Clifton Inv. Co. v. Commissioner
312 F.2d 719 (6th Cir. 1963)

  • Clifton was a real estate investment corporation. They owned an office building in Cincinnati and leased it to a bank. The city bought the building using eminent domain.
  • Clifton took the money from the sale and bought 80% of the stock in a holding company that owned nothing but the right to purchase a hotel in New York.
    • The corporation went on to buy the hotel.
  • When they filed their taxes, Clifton treated the gain they made on the sale of the Cincinnati hotel as non-recognizable based 26 U.S.C. §1033.
    • The IRS argued that §1033 is only applicable if the taxpayer buys property of like-kind to what they were forced to sell. In this case, Clifton sold an office building and bought a hotel. Those are two different things, so the §1033 exemption doesn't apply.

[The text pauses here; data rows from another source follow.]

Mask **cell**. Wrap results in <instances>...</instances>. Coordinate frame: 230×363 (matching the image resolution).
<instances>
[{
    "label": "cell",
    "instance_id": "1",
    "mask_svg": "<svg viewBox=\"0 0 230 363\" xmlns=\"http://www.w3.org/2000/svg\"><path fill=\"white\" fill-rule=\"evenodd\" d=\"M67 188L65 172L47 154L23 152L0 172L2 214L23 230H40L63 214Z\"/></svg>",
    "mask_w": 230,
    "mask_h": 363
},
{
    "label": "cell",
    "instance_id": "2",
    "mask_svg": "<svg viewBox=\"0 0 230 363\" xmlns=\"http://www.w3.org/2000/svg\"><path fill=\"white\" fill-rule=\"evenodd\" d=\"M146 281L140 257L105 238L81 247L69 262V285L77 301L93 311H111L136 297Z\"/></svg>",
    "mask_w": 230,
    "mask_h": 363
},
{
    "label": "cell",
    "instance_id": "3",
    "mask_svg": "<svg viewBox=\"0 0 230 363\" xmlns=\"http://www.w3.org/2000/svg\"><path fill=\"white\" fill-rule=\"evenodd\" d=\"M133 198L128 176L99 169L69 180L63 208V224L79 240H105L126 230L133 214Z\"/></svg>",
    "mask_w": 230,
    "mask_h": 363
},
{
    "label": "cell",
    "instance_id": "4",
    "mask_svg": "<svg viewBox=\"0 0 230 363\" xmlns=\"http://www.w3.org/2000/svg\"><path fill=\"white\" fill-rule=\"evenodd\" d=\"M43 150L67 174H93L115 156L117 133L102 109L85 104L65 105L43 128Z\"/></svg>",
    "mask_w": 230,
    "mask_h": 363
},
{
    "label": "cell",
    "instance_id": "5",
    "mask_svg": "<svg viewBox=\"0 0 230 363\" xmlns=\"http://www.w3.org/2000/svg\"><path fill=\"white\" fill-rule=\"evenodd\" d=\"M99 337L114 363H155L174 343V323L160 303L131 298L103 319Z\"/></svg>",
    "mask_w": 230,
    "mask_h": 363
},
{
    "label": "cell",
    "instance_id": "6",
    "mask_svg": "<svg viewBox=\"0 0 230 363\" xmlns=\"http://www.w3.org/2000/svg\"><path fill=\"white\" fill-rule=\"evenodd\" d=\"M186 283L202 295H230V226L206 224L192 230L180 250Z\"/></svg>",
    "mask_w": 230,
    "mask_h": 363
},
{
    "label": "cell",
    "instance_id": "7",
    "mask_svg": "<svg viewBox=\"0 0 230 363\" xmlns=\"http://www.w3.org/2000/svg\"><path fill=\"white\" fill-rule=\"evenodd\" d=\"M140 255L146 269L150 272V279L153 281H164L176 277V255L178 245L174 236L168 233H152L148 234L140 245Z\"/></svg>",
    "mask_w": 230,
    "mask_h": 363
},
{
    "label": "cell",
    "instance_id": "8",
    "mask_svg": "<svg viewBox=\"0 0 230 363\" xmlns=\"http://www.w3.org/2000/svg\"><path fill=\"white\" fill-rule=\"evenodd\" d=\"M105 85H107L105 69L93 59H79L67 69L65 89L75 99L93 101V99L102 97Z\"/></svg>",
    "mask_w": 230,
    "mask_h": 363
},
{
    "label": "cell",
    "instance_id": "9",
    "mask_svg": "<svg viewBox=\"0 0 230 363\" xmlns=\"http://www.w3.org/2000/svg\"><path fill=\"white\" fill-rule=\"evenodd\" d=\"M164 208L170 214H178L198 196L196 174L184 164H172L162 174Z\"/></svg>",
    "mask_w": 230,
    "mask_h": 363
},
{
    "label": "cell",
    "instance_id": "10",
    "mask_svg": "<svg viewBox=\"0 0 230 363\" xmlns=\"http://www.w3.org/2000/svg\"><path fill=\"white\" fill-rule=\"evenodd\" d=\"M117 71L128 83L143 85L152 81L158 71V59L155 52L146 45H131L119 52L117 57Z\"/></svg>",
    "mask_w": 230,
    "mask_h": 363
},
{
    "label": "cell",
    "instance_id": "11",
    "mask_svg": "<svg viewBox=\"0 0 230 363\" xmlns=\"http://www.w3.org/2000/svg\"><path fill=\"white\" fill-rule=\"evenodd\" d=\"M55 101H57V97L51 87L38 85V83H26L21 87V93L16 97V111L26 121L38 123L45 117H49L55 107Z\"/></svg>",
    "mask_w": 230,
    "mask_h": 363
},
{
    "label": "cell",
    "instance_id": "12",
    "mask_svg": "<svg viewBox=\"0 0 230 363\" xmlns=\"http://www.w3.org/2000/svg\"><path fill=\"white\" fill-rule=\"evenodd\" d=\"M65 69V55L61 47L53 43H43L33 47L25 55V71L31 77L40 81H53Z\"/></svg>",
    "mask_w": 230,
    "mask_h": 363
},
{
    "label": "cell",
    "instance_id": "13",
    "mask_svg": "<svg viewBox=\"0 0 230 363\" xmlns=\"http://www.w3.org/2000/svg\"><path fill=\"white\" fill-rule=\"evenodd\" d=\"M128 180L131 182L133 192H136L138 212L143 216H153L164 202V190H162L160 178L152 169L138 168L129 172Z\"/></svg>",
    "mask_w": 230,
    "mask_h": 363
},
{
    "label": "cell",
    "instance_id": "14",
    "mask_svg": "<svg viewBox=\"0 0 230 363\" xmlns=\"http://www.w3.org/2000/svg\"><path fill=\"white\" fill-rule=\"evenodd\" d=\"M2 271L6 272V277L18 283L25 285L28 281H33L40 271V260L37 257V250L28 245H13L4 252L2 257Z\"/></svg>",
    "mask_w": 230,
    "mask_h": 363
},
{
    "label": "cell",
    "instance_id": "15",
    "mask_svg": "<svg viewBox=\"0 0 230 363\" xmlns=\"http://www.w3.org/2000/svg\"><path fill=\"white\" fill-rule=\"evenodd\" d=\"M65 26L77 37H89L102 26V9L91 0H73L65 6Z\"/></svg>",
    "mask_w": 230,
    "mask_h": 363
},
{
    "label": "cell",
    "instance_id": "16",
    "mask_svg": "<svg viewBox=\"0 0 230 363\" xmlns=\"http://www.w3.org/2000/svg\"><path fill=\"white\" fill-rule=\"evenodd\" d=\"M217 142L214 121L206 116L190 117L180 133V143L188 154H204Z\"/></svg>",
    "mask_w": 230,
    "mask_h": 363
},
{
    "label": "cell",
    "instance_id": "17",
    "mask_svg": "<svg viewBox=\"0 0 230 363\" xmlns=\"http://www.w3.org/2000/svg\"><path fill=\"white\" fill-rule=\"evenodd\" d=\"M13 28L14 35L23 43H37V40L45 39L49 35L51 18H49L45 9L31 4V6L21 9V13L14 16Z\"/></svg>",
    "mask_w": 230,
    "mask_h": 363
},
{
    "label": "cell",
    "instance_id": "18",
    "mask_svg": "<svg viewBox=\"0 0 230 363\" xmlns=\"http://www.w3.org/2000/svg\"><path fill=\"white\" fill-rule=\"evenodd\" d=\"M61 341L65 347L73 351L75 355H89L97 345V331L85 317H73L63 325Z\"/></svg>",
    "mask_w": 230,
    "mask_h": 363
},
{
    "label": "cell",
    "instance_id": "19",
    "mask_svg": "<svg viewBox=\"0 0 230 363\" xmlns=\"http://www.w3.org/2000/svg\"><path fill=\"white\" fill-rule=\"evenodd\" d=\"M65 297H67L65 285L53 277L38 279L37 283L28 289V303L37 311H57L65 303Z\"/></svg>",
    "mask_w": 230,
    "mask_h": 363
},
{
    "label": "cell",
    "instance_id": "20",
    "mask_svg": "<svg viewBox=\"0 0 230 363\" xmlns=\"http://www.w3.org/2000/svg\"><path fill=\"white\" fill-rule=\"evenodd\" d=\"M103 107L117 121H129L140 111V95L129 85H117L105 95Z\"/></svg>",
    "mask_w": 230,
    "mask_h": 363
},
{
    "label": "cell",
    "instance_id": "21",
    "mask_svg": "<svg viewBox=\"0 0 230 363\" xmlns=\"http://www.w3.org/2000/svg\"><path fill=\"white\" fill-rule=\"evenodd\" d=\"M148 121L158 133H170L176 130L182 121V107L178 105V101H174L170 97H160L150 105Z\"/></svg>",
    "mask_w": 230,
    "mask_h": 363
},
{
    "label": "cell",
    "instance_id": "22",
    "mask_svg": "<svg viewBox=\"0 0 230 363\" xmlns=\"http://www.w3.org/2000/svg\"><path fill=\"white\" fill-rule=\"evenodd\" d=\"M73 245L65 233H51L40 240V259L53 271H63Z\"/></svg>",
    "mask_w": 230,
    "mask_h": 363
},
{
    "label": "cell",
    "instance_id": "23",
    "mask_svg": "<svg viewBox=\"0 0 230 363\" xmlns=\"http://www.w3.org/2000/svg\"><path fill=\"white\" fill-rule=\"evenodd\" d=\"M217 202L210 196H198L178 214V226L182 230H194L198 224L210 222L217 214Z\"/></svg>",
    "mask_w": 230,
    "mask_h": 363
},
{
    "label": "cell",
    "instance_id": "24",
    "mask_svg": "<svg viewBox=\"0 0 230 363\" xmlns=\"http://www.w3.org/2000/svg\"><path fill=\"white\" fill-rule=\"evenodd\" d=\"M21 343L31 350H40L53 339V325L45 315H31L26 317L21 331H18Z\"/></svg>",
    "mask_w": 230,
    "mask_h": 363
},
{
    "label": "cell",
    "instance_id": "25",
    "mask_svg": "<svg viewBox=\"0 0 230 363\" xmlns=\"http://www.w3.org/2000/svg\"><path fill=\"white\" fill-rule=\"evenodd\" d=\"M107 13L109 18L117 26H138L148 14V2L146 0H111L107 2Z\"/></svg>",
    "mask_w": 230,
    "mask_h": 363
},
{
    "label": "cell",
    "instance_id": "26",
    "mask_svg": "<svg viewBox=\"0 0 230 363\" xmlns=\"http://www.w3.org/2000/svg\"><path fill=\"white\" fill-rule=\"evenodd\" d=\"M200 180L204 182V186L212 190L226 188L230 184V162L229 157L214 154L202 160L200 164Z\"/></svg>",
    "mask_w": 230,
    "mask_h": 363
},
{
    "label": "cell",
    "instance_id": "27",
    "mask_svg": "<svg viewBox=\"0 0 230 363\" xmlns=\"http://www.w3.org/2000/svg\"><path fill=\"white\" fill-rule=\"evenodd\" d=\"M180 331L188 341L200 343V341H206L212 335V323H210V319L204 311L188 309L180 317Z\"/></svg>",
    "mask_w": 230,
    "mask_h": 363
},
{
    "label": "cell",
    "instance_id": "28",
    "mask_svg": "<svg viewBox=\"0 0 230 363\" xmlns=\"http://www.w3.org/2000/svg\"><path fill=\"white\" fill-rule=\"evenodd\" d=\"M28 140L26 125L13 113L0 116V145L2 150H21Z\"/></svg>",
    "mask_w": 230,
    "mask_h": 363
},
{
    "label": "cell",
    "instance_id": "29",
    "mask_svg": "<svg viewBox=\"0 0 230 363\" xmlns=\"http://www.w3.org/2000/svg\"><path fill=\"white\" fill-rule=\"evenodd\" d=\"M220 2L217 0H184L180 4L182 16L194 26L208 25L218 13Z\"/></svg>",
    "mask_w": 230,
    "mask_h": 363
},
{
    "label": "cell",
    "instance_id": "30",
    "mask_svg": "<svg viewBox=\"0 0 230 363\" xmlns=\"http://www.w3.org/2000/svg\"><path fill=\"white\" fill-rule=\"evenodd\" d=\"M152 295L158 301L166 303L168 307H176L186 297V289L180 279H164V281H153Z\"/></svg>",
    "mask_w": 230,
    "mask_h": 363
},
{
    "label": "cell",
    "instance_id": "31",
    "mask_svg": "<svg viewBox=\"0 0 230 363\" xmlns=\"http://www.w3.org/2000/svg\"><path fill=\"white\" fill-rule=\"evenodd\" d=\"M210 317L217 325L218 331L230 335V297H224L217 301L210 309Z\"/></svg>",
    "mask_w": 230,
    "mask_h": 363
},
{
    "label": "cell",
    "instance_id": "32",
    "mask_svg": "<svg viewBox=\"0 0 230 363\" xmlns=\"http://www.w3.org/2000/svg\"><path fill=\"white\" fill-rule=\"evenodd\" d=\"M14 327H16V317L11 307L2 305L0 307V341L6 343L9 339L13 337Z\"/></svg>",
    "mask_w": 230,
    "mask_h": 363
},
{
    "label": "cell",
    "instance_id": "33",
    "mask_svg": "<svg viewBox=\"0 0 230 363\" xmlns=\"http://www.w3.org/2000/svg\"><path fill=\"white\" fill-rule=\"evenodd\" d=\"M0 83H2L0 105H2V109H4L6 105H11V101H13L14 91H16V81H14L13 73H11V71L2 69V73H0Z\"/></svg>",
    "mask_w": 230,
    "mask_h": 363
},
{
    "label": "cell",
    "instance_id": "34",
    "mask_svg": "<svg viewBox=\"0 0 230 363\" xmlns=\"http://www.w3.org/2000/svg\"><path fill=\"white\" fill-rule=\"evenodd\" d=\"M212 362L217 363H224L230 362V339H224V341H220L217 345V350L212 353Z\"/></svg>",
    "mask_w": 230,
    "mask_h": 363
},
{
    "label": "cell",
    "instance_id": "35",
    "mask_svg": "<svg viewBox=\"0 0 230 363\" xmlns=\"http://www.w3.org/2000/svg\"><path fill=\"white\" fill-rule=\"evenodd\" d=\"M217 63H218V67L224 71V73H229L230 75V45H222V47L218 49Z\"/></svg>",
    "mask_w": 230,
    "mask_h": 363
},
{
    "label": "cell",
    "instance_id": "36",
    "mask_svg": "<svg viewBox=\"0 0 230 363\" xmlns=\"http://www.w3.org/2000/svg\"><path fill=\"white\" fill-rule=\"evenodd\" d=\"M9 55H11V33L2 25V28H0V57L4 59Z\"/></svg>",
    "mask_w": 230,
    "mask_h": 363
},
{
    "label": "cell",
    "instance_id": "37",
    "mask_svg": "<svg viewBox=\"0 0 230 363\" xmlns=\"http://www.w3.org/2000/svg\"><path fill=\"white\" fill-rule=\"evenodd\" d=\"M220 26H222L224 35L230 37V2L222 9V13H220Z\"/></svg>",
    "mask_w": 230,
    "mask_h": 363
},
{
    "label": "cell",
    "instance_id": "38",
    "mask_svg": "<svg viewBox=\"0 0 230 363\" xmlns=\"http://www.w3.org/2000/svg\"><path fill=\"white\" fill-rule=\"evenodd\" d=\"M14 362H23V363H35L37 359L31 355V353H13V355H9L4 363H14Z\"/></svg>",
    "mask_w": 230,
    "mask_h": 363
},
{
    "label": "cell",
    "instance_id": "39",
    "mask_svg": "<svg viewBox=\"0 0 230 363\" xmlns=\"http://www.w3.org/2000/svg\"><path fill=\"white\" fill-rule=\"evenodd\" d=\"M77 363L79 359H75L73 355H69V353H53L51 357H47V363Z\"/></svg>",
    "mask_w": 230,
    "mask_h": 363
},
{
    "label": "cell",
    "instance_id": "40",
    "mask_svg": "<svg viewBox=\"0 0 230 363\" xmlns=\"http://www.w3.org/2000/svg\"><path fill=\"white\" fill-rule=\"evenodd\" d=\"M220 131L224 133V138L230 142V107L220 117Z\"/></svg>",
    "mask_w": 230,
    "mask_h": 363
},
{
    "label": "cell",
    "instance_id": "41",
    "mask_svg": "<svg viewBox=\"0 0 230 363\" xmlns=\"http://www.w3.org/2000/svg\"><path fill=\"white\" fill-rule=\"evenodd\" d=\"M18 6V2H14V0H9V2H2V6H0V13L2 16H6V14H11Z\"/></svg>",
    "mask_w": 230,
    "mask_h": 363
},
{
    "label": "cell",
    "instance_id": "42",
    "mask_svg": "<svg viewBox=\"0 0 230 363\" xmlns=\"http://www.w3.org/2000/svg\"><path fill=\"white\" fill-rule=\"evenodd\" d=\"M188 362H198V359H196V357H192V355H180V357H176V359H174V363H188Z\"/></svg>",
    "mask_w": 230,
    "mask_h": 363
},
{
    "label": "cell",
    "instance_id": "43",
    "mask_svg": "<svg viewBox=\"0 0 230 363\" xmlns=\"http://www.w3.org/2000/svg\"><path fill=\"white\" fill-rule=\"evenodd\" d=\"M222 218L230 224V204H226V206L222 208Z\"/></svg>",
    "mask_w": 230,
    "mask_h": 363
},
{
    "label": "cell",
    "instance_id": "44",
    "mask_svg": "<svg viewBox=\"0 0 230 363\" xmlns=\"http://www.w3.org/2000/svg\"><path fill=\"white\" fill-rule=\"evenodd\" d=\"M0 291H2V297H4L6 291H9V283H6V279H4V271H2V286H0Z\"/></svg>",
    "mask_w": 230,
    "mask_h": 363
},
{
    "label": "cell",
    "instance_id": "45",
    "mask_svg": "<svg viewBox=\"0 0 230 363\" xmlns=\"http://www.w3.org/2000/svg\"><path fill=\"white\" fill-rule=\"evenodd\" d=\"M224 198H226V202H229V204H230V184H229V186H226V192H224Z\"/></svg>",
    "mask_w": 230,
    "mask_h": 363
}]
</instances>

    • Clifton argued that they were in the business of collecting rent, and that rent from an office building was the same as rent from a hotel, the new property was "similar or related in service or use" to the building they had been forced to sell, so the §1033 exemption does apply.
  • The Tax Court found for the IRS. Clifton appealed.
  • The Appellate Court affirmed.
    • The Appellate Court found that renting out an office building to a company was not the same as running a hotel.
    • The Court found that §1033 was designed to allow a taxpayer to continue their previous business. Clifton was now in an entirely new business, so §1033 does not apply.